Założycielka Aborcyjnego Dream Team mogła uciec z więzienia, ale jej wyrok to kolejny krok w konflikcie między lekarzami a aktywistami. Polski sąd skazał działaczkę na rzecz praw kobiet Justynę Wydrzyńską na osiem miesięcy prac społecznych za dostarczanie tabletek aborcyjnych ofierze przemocy domowej.
Prokurator oskarżył ją o pomoc w aborcji, za co w Polsce grozi kara do trzech lat więzienia. Wydrzyńska chce odwołać się od wtorkowego wyroku – poinformowały polskie media.
Sprawę uważnie śledzili obrońcy praw człowieka. Liczyli na precedens w Polsce – kraju o najbardziej restrykcyjnym prawie aborcyjnym w Europie. Wydrzyńska jest współzałożycielką Abortion Dream Teams, organizacji udzielającej informacji kobietom rozważającym aborcję.
W Polsce kobiety i mężczyźni raz po raz protestują przeciwko zaostrzeniu prawa aborcyjnego.
30.10.2020 | 02:03 min
Międzynarodowa Federacja Planowanego Rodzicielstwa, która walczy o prawa reprodukcyjne, była zbulwersowana. Wydrzyńska jest już karana za pomoc kobiecie w toksycznym związku. „Jesteśmy głęboko zasmuceni tą decyzją i oburzeni całym procesem” – powiedziała rzeczniczka Irene Donadio.
Amnesty EU wezwała również do uchylenia wyroku skazującego na Twitterze:
W Polsce aborcja jest zakazana prawie we wszystkich przypadkach. Wyjątki są możliwe tylko wtedy, gdy życie lub zdrowie matki jest zagrożone lub ciąża jest wynikiem gwałtu lub kazirodztwa. Przez lata możliwa była aborcja płodów z wadami wrodzonymi. Wyjątek ten został jednak uchylony przez polski Trybunał Konstytucyjny w 2020 roku.

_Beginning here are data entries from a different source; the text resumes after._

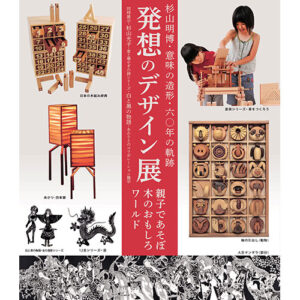 発想のデザイン展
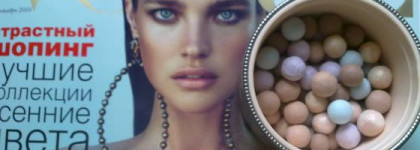 Guerlain Meteorites Perles №03 Teint Dore
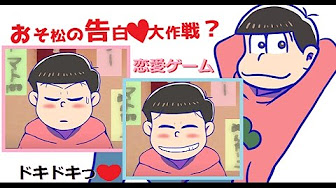 カリスマレジェンド 長男様おそ松兄さん Youtube カリスマレジェンド 長男様おそ松兄さん Youtube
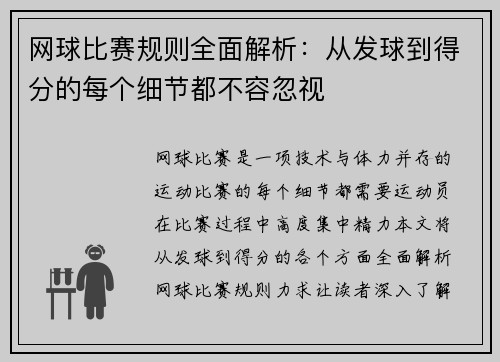 网球比赛规则全面解析：从发球到得分的每个细节都不容忽视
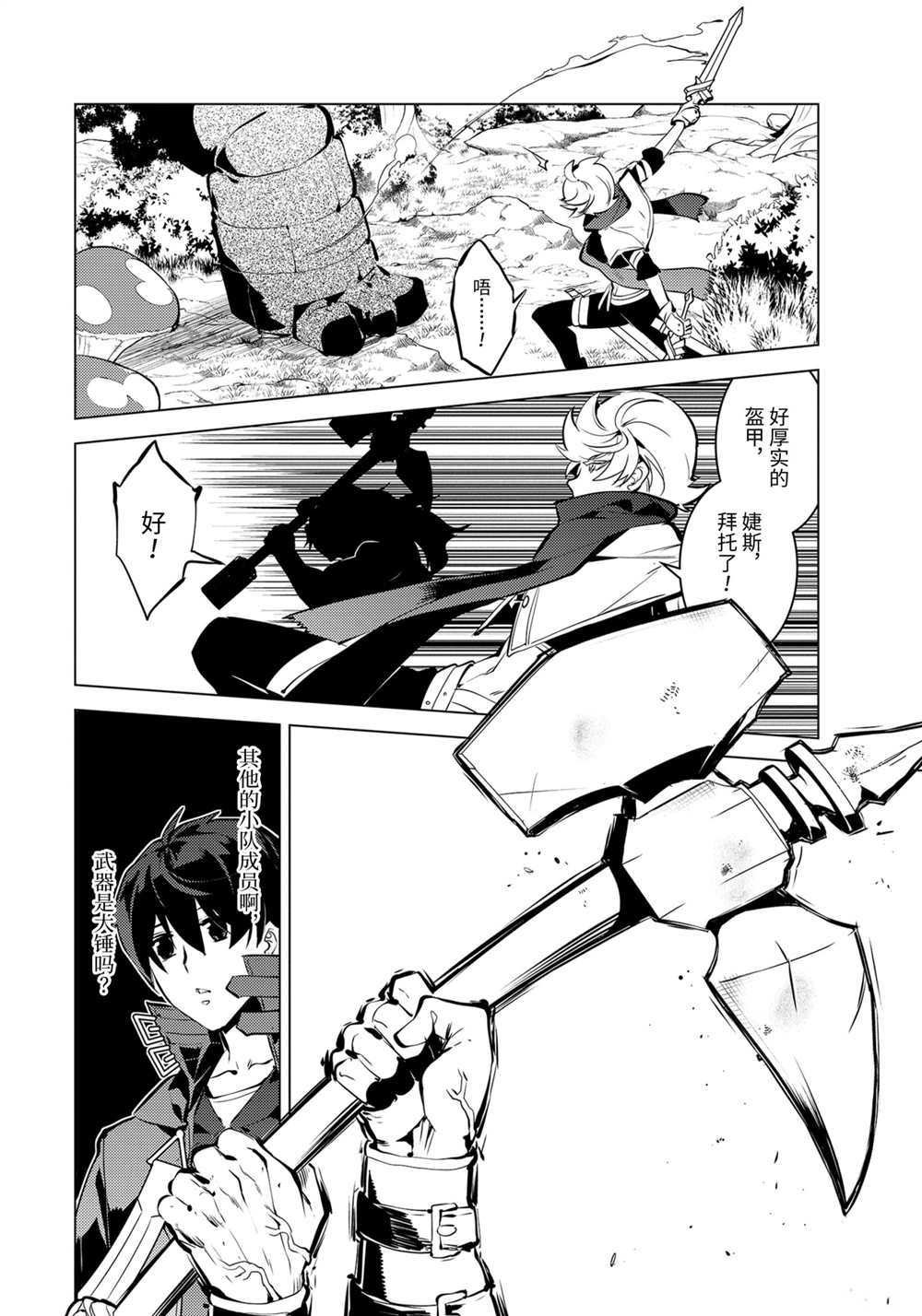 第36.1话 试看版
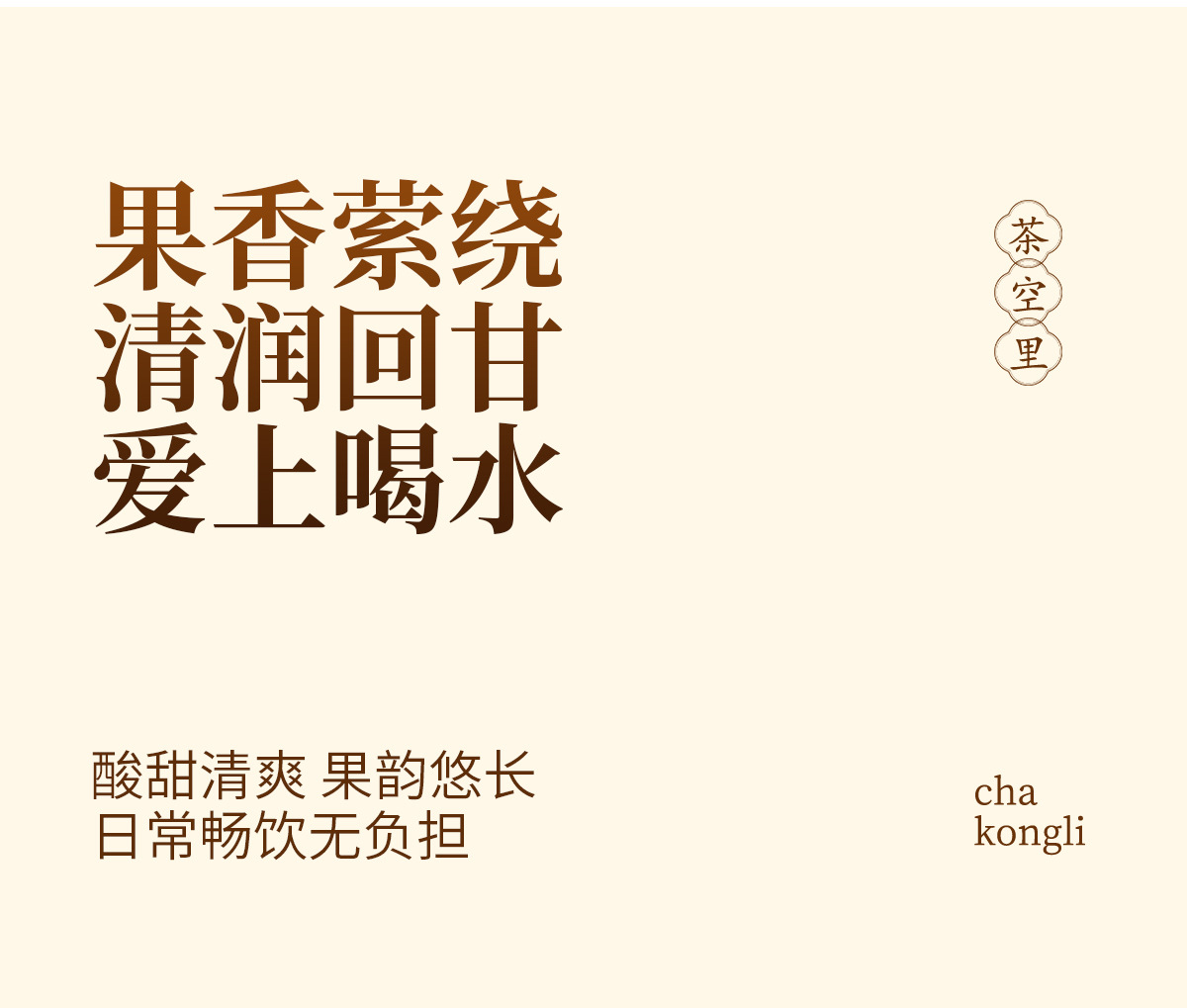 Dreamlike Fruit & Flower Tea (Qing Guo Meng Huan) — No-Brew Cold Infusion Herbal Blend, 15 Sachets specifications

W praktyce Polki, które nie chcą donosić ciąży, zamawiają tabletki poronne lub wyjeżdżają do Niemiec, Czech lub innych krajów, w których zabieg jest legalny. Zażywanie tabletek jest legalne, ale pomaganie komuś innemu jest niedozwolone.
„Typowy komunikator. Irytująco skromny fan Twittera. Miłośnik zombie. Subtelnie czarujący fanatyk sieci. Gracz. Profesjonalny entuzjasta piwa”.